La politique publique d’Intelligence Economique (IE) en France évolue légèrement … en dépit des avertissements et les actions réalisées autour de la discipline : pourtant les façons d’agir ne changent pas beaucoup au-delà du niveau tactique. Dans le dictionnaire conceptuel et historique de l’IE, de la lettre A à la lettre Z, il manque les termes essentiels de la lettre S : souveraineté ainsi que stratégie. Ce sont donc les buts finaux dont on a besoin : la raison pour laquelle nous devons pratiquer l’intelligence économique n’est pas présente. Nul tribunal de l’opinion n’écarte l’IE au motif qu’elle serait assimilée à de l’espionnage (ce qui est naturellement faux : elle s’exerce dans un cadre autorisé). C’est contrairement à ce que l’on pense un symbolique tribunal administratif et politique de la très haute fonction publique et des acteurs politiques qui a souvent débouté les vues stratégiques et a relégué l’intelligence économique à des discussions d’experts dont la portée, on peut le dire, reste très non-conformiste.

Ces gouvernants s’inscrivent dans un horizon de court terme et des cadres pratiques (spécifiquement celui monté par la Commission européenne et par les adeptes extrémistes du capitalisme financier le plus ferme) qui ont évacué les buts à vingt ou cinquante ans et diminué les exigences de souveraineté et d’accroissement de puissance économique sur notre continent.
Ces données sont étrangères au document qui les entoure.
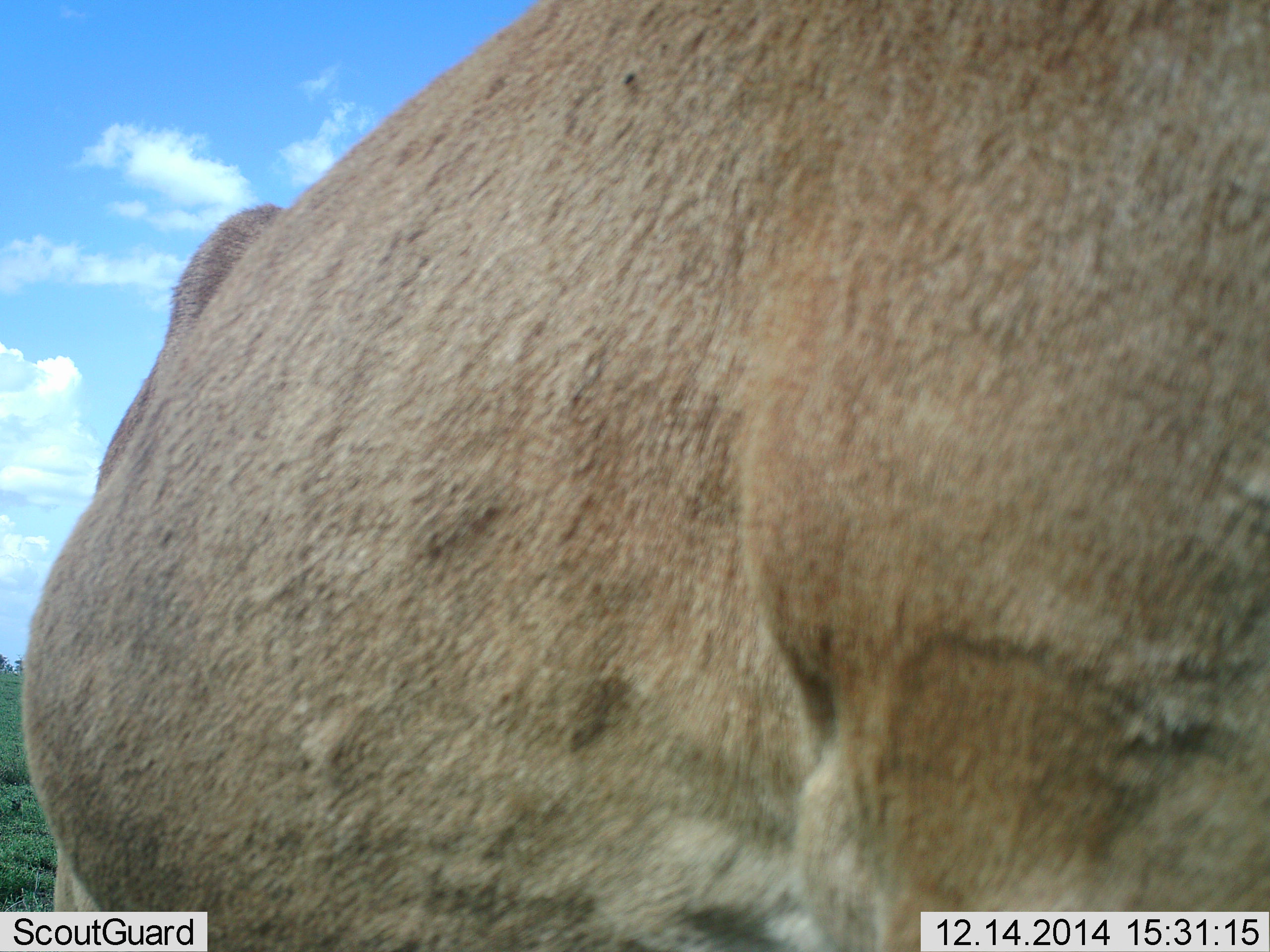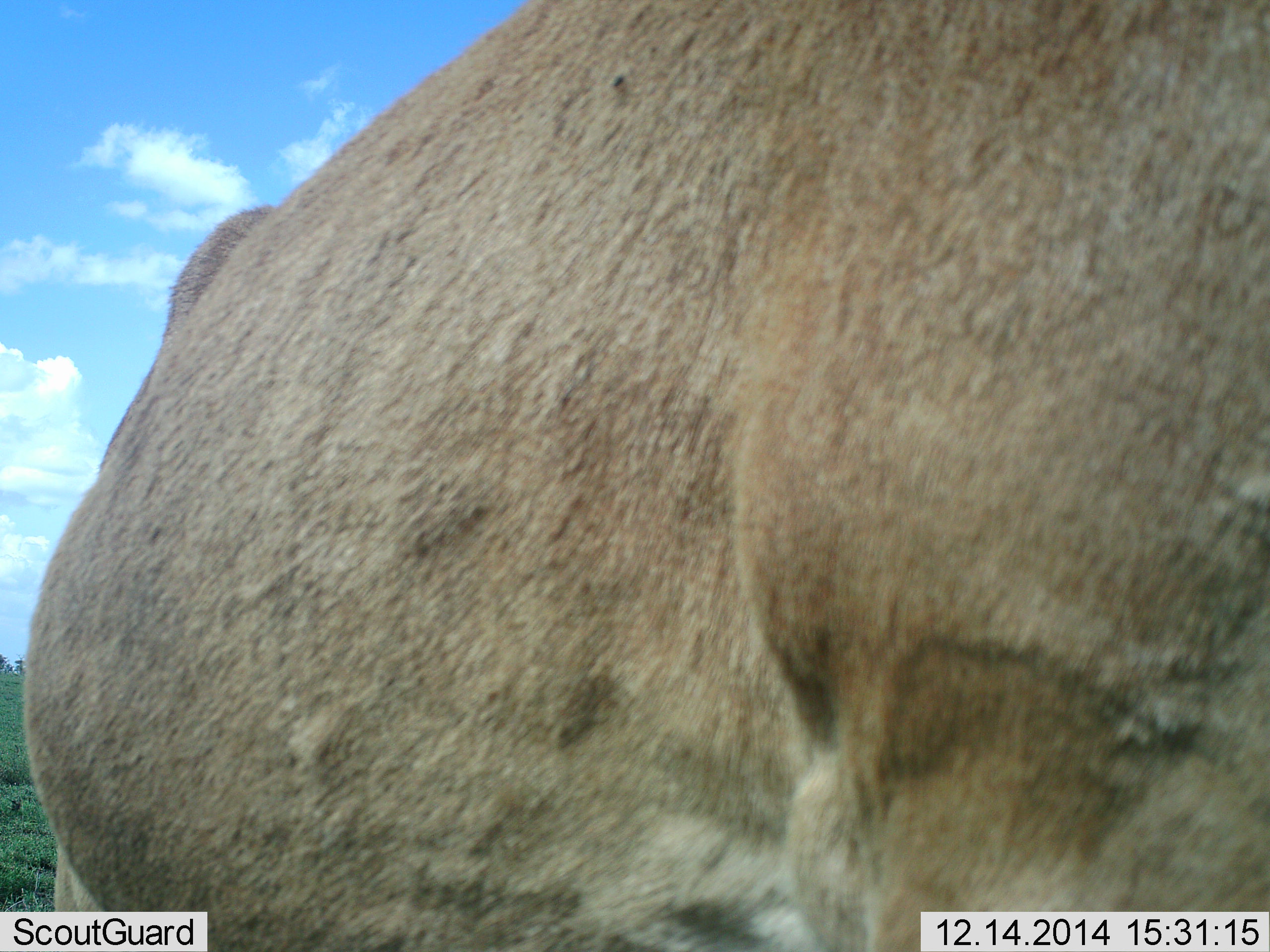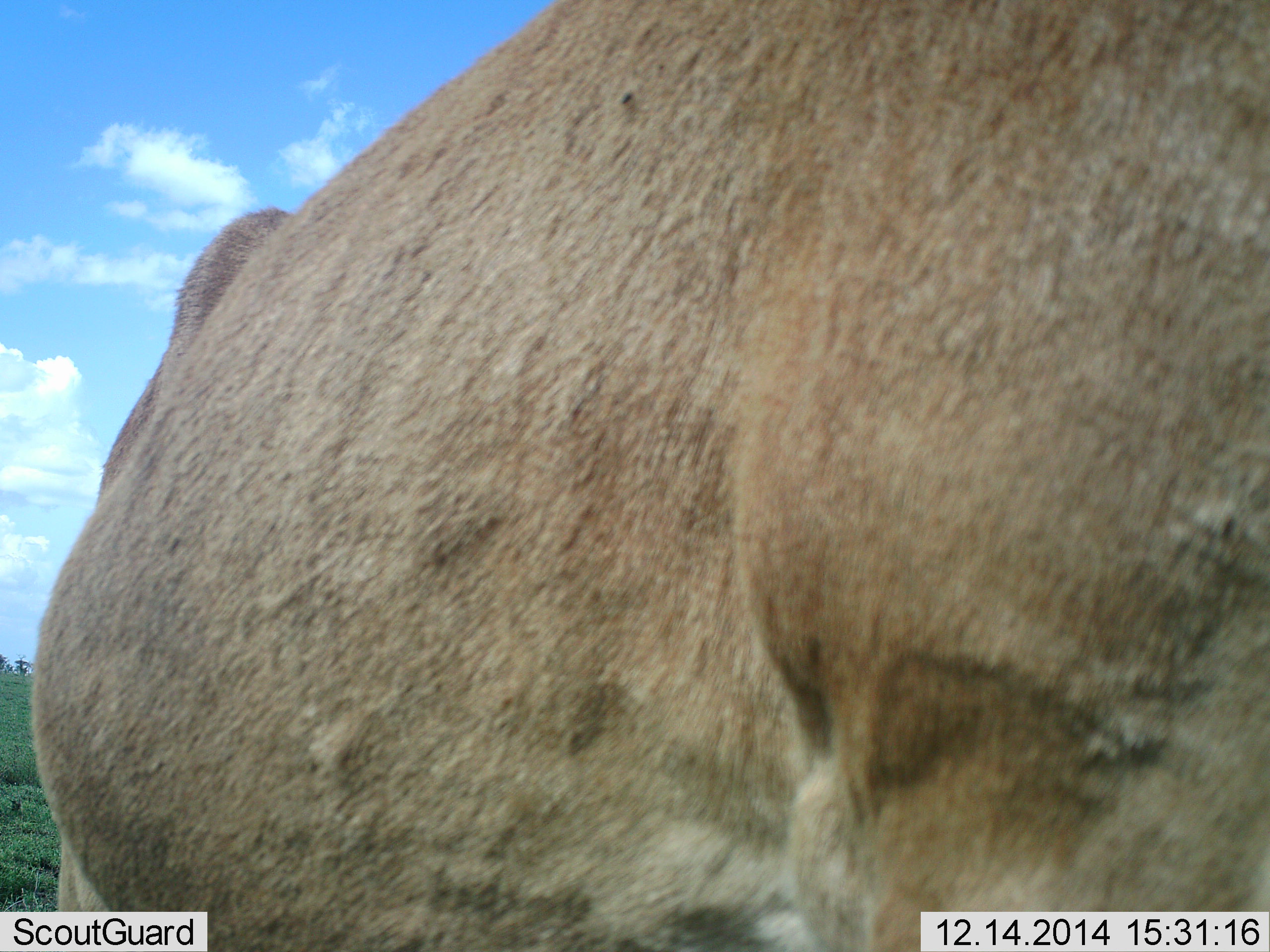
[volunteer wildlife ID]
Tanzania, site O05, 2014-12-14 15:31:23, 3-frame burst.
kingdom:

Ceci ne se limite pas à leurs certitudes individuelles, étant donné qu’ils s’intègrent de ce fait dans un maillage structurel : les discréditer est inutile.

Notre nation (et si on dépasse nos frontières l’Union européenne) se désintéresse du volet économique de l’exigence de souveraineté.

Il ne s’agit pas de prétendre que les instruments de cette dernière ne se sont pas transformés sur les 30 ans qui se sont écoulés, mais de ne pas mettre de coté « le désir » de liberté que devrait logiquement suivre un pays. Cette dernière appartient au projet démocratique. De plus les citoyens d’une nation souhaitent décider de la manière dont ils seront dirigés, la collectivité nationale doit avoir les moyens de ne pas voir son destin lui être soumis par d’autres (confer Patriotisme économique : un social libéralisme ? EricDelbecque, éditions Uppr).

Ce qui veut dire qu’il faut spécifier une stratégie d’influence normative et d’élaborer une politique industrielle. Ce qui ne veut pas dire tout parier sur des cadors nationaux qui seraient uniquement des groupes du CAC 40. Il s’agit simplement de mettre en valeur nos PME (Petites et Moyennes Entreprises) et d’aider l’émergence de l’économie de demain, particulièrement dans la partie du numérique. Franchement, la French Tech est une idée à exploiter et à développer. Nous voici au cœur d’une démarche d’intelligence économique agressive et judicieuse. Cette dernière ne doit pas se résumer, comme ce fut le cas les années passées, à une amélioration de nos systèmes de protection des entreprises (certes nécessaire mais certes pas satisfaisante).

L’intelligence économique devrait être davantage considérée pour ce qu’elle représente : un mode inédit de gouvernance des organisations et un axe pour développer l’Etat stratège, et non une boîte à outils.